Partners can also configure for:
- Basic identity verification (non-IAL2): No facial matching required.
- Authentication only: No identity verification.
Image Storage
See Login.gov’s Privacy Impact Assessment for details about how Login.gov retains image data.
Upgrading Existing Users to Enhanced / IAL2
Partners requiring IAL2 can configure their application in two ways:
- Require Enhanced/IAL2 verification: All users who are not already verified at the IAL2 level must complete the entire IAL2 verification process from beginning to end.
- Gradual rollout: Allow users verified at the Basic IdV level to continue accessing the application while requiring unverified users to go through Enhanced/IAL2.
Users cannot be “grandfathered” into IAL2 — they must complete the entire Enhanced /IAL2 verification process, even if they were previously verified through another provider’s facial matching process. Login.gov needs oversight on the quality and process of every credential it issues.
Partners with Internal Step-Up Logic
Partners who have built internal logic to manage the end-user experience (e.g., requesting authentication first, then using response attributes to decide whether to send a second request for identity verification) can maintain this setup with the IAL2 workflow. The identity verification with facial matching option coexists with the non-IAL2 option and the authentication-only option, preserving flexibility. We recommend a working session to review your step-up logic and mitigate any unknown complexities.
Testing IAL2 in the Sandbox
Login.gov provides a full sandbox environment for testing identity verification, including the IAL2 facial matching flow:
- Developer guide: Testing your integration covers sandbox setup and identity proofing simulation.

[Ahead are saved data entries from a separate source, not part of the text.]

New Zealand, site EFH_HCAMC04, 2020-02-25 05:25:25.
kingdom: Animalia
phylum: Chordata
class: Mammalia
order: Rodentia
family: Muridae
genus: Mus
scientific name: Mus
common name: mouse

- Identity proofing testing: Testing identity proofing explains how to test with sample data, either via the in-person flow (no Post Office visit needed in sandbox) or by uploading YAML files with user attributes.
- IAL2-specific testing: Testing the IAL2-compliant process provides tips on document types that work in the sandbox.
- Sample application: Use the Login.gov sample service provider to simulate different scenarios. Select “Facial Match Required” from the “Level of Service” dropdown and click “Sign in” to walk through the full IAL2 flow.
Note: The file upload option for testing is only available in the sandbox. Users in production will not see it.